[Spatial relation data]

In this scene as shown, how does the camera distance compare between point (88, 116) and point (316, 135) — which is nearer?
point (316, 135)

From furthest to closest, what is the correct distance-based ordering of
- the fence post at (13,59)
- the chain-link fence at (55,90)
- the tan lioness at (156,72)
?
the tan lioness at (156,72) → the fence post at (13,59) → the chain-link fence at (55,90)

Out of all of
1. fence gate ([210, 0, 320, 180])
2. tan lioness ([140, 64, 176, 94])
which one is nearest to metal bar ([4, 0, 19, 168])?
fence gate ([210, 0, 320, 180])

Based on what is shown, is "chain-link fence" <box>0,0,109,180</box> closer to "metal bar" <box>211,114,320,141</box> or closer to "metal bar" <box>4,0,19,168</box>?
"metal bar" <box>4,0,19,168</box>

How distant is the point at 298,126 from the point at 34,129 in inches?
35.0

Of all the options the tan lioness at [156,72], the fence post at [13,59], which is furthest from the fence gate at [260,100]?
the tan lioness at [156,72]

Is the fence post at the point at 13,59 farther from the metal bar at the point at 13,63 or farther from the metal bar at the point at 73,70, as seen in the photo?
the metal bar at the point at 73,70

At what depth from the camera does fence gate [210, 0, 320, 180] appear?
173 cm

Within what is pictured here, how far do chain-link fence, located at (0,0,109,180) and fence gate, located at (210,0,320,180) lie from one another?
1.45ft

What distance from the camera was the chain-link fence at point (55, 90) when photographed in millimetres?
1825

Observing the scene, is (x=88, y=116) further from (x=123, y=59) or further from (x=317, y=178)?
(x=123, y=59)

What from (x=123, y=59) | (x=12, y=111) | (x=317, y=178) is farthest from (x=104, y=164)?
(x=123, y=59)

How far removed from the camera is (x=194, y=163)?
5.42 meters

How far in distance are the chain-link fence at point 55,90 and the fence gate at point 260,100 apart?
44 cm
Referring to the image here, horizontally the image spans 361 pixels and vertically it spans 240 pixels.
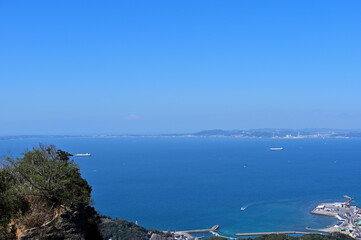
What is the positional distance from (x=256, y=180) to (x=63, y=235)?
57113 mm

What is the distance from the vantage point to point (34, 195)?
627 centimetres

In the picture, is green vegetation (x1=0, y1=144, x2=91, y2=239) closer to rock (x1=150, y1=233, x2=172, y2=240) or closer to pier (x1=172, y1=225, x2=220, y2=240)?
rock (x1=150, y1=233, x2=172, y2=240)

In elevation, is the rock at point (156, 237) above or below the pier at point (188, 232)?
above

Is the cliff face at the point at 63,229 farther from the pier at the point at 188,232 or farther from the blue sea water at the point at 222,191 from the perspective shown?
the blue sea water at the point at 222,191

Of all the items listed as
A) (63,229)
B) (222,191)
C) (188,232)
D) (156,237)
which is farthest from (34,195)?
(222,191)

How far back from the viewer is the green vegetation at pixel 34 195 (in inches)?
227

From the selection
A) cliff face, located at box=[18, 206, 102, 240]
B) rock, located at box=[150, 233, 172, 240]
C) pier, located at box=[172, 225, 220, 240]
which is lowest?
pier, located at box=[172, 225, 220, 240]

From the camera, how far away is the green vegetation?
5.78 m

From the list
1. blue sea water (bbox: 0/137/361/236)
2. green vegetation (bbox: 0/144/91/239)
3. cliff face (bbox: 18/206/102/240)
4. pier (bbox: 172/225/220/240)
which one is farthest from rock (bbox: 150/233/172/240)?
cliff face (bbox: 18/206/102/240)

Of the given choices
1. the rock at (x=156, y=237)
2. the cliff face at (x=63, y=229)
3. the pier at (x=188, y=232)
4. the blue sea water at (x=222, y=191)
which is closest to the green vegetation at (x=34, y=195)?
the cliff face at (x=63, y=229)

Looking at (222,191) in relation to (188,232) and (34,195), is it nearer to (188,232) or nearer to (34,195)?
(188,232)

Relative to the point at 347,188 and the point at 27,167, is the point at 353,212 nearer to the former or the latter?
the point at 347,188

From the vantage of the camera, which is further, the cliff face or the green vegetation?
the green vegetation

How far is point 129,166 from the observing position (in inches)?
3059
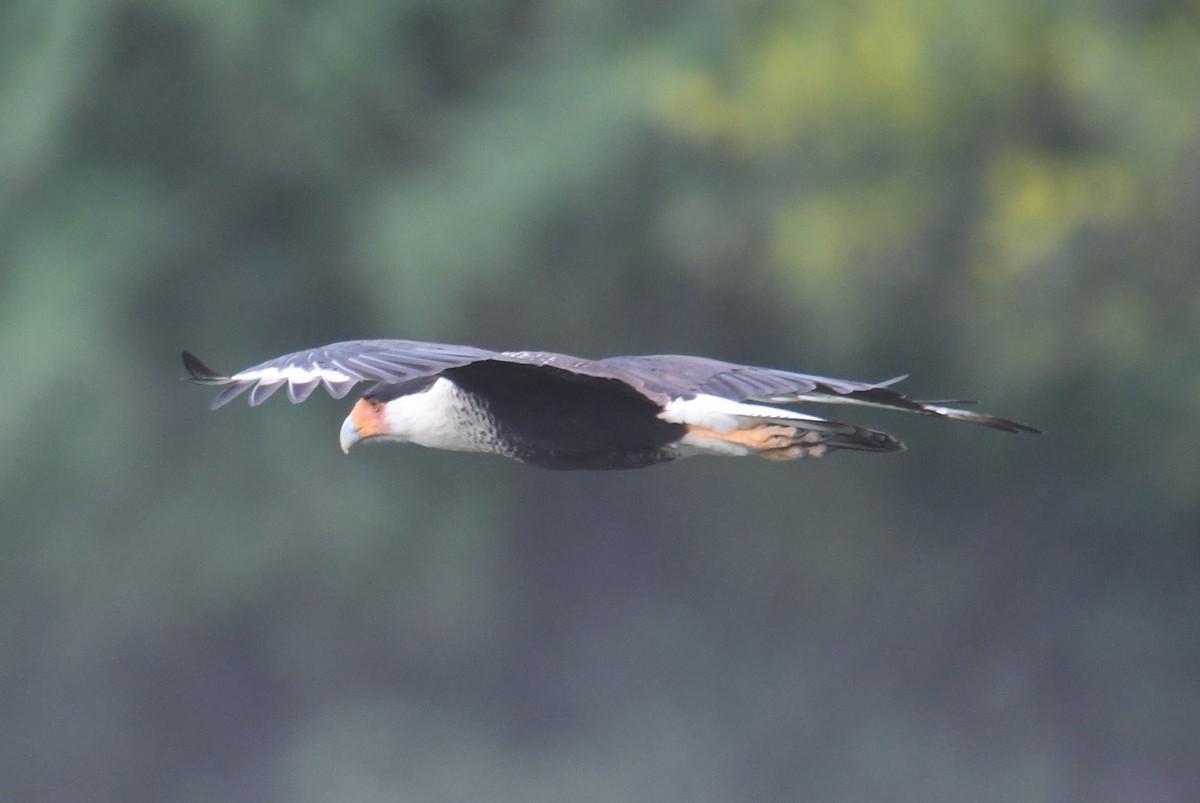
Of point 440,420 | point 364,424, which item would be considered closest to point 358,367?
point 440,420

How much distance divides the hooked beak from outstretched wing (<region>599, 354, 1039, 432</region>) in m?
0.65

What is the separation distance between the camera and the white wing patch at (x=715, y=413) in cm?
455

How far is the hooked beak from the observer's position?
16.0 feet

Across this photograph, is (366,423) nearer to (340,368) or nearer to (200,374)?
(200,374)

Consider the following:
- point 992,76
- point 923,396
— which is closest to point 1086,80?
point 992,76

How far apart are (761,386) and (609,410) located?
45cm

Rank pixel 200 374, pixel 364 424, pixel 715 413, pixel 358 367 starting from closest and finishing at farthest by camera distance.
A: 1. pixel 358 367
2. pixel 200 374
3. pixel 715 413
4. pixel 364 424

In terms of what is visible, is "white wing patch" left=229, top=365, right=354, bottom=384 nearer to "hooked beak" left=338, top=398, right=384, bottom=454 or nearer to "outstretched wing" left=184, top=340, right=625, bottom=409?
"outstretched wing" left=184, top=340, right=625, bottom=409

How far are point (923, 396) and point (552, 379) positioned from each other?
5156 mm

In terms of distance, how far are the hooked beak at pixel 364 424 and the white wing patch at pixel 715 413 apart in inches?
31.8

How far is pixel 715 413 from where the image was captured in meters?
4.57

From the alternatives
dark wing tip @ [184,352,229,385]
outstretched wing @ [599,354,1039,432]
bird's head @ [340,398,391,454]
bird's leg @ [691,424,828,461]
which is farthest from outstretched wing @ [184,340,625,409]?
bird's head @ [340,398,391,454]

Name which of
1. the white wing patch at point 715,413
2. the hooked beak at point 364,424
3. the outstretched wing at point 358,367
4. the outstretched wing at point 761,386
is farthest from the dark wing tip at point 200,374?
the white wing patch at point 715,413

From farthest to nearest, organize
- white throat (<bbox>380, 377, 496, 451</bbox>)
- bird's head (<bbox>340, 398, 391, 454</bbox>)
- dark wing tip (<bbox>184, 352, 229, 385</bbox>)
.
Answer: bird's head (<bbox>340, 398, 391, 454</bbox>) < white throat (<bbox>380, 377, 496, 451</bbox>) < dark wing tip (<bbox>184, 352, 229, 385</bbox>)
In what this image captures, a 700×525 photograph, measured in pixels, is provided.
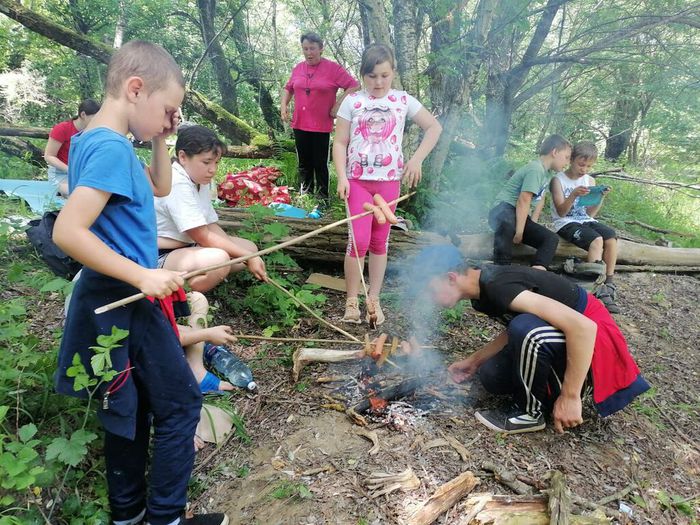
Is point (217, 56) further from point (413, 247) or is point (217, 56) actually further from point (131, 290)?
point (131, 290)

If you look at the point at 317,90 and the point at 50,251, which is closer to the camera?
the point at 50,251

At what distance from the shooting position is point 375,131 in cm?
355

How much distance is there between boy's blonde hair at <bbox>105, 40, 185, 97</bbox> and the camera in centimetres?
156

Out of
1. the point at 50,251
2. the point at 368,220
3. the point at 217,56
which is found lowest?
the point at 50,251

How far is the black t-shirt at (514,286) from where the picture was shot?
2.50 meters

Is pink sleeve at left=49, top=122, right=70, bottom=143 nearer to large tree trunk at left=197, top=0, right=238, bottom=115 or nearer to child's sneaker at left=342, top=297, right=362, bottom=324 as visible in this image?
child's sneaker at left=342, top=297, right=362, bottom=324

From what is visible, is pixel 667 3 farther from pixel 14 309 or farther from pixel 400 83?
pixel 14 309

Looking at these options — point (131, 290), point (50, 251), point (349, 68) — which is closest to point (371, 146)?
point (131, 290)

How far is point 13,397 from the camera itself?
6.92ft

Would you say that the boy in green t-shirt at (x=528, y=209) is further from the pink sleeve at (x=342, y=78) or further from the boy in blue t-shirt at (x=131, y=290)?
the boy in blue t-shirt at (x=131, y=290)

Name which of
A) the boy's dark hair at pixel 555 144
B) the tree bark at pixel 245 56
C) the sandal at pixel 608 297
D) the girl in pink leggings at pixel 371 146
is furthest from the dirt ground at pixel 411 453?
the tree bark at pixel 245 56

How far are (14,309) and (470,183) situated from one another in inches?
246

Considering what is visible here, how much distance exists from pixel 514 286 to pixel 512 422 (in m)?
0.84

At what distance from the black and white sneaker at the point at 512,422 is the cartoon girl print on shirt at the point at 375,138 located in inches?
81.6
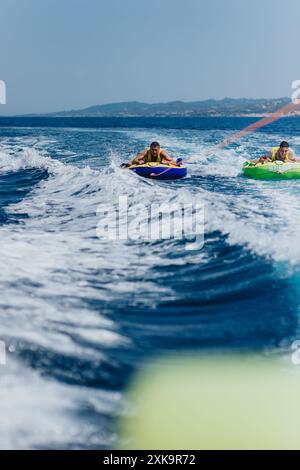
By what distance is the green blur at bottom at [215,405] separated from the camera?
10.8 feet

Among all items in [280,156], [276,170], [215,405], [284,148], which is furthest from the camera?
[280,156]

### Task statement
Rewrite the material from the line containing "At what distance from the black" through the end, replacing "sneaker" with "shoe" and keeping everything else the same. Leave the pictures out of your answer.

### Response for this exercise
At what distance from the black and white shoe at the point at 512,422 is the cartoon girl print on shirt at the point at 375,138 located in inches?
81.6
By what distance is the green blur at bottom at [215,405] separated from the camera?
10.8 feet

Among all items in [280,156], [276,170], [215,405], [284,148], which is furthest from the camera?
[280,156]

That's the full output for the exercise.